Inter-prediction is the trick that lets video compress dramatically better than a sequence of still images: instead of coding each frame from scratch, code it as a difference from earlier (and sometimes later) frames. In most natural video, the change from one frame to the next is small — a face moves a few pixels, a background stays still, a car shifts slightly to the left. Inter-prediction expresses that change in a few bytes and skips re-describing the unchanged parts entirely.
Mechanically, the encoder splits each frame into small blocks and, for each block, searches the reference frame for the patch that looks most similar. It records a motion-vector — basically "move this block 3 pixels right and 2 down from where it was in the previous frame" — plus a tiny residual to correct anything the move didn't capture exactly. That's it: an entire moving face might become a few dozen motion vectors plus minor fixups, instead of millions of explicitly stored pixels.

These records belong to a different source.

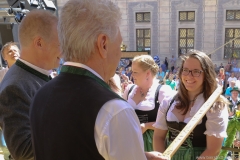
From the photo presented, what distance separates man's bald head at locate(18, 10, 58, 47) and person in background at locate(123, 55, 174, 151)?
1076mm

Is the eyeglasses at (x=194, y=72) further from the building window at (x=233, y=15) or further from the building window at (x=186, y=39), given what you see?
the building window at (x=233, y=15)

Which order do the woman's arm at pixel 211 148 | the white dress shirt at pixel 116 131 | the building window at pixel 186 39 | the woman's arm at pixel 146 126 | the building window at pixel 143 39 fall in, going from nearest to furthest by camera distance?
1. the white dress shirt at pixel 116 131
2. the woman's arm at pixel 211 148
3. the woman's arm at pixel 146 126
4. the building window at pixel 186 39
5. the building window at pixel 143 39

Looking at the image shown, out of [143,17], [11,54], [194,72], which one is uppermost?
[143,17]

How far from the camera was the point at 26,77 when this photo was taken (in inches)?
49.0

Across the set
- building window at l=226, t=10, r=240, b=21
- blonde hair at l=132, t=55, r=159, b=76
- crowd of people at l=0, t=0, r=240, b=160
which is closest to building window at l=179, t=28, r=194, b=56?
building window at l=226, t=10, r=240, b=21

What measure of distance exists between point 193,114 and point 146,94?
0.66 meters

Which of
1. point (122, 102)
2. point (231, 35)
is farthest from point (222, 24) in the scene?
point (122, 102)

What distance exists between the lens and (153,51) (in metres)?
15.6

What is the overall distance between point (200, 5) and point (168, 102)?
1405cm

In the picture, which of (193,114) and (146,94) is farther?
(146,94)

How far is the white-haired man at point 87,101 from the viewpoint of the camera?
2.35 ft

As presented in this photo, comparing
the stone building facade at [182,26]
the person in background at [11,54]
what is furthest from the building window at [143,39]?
the person in background at [11,54]

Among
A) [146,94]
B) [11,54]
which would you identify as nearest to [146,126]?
[146,94]

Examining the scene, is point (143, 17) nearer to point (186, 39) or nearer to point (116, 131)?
point (186, 39)
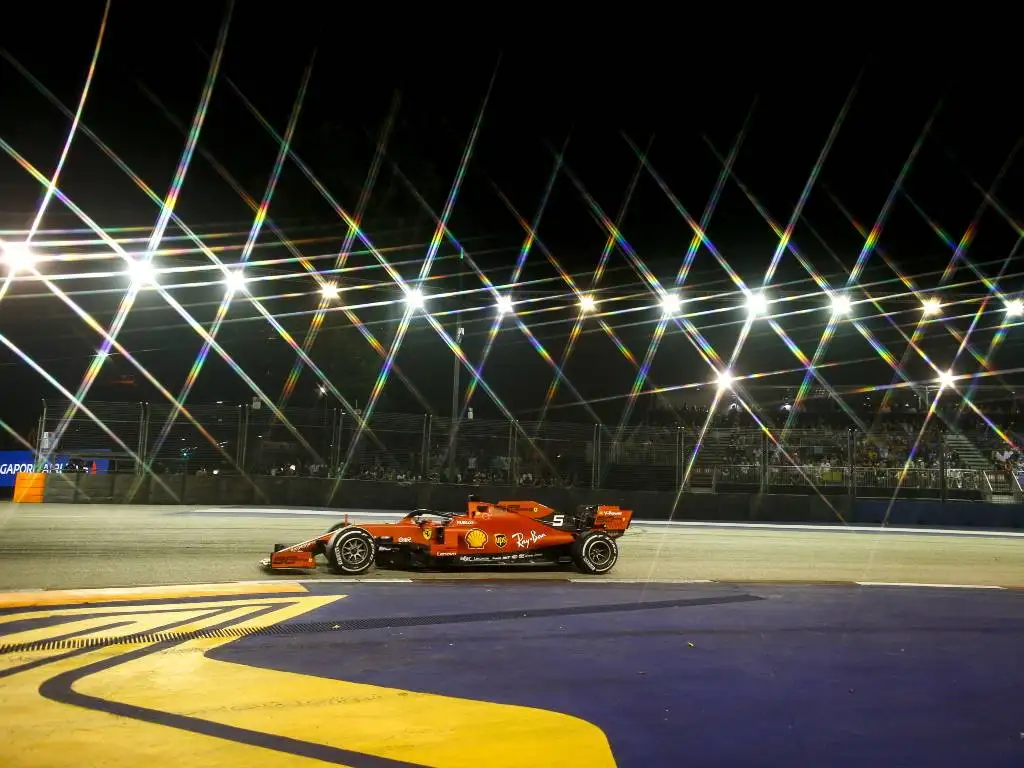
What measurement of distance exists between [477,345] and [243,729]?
29.6 metres

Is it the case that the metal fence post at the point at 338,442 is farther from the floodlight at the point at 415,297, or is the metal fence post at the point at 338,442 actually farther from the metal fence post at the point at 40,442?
the metal fence post at the point at 40,442

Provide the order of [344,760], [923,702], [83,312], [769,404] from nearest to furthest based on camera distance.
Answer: [344,760] → [923,702] → [83,312] → [769,404]

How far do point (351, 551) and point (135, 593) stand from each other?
247 cm

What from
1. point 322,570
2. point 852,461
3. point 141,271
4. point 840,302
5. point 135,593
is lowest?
point 135,593

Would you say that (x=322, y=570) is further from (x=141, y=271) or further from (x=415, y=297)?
(x=141, y=271)

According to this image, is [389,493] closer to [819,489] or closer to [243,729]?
[819,489]

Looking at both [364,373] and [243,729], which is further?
[364,373]

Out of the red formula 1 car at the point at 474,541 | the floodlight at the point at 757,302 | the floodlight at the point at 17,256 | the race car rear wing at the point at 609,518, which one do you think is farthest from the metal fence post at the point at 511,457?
the floodlight at the point at 17,256

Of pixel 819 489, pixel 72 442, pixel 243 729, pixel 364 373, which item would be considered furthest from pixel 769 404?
pixel 243 729

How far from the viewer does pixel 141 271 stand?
72.2 feet

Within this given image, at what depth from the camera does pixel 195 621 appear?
6.43m

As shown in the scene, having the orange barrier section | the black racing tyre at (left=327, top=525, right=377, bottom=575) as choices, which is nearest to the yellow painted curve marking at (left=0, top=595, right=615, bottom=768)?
the black racing tyre at (left=327, top=525, right=377, bottom=575)

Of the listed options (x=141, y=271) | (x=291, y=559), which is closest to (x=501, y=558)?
(x=291, y=559)

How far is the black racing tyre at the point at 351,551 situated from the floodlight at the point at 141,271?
15.6 meters
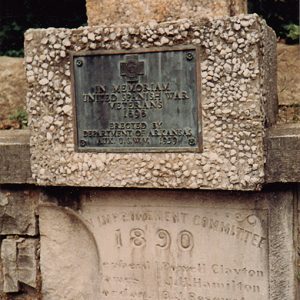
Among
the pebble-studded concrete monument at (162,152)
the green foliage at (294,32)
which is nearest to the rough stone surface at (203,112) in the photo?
the pebble-studded concrete monument at (162,152)

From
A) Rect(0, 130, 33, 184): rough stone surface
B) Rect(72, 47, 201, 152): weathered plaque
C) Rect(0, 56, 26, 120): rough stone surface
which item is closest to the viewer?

Inter-prediction is the single biggest reason video files are so much smaller than the equivalent stack of JPEGs — accounting for roughly half of all video compression gains. Its limit is content where temporal redundancy breaks down: scene cuts, sparkles, water, snow, fast camera pans. In those cases the encoder gives up trying to predict and inserts an I-frame, paying the storage cost but starting fresh. Modern codecs (HEVC, AV1, VVC) extend the basic idea with multiple reference frames, sub-pixel precision motion vectors, and bidirectional b-frame prediction.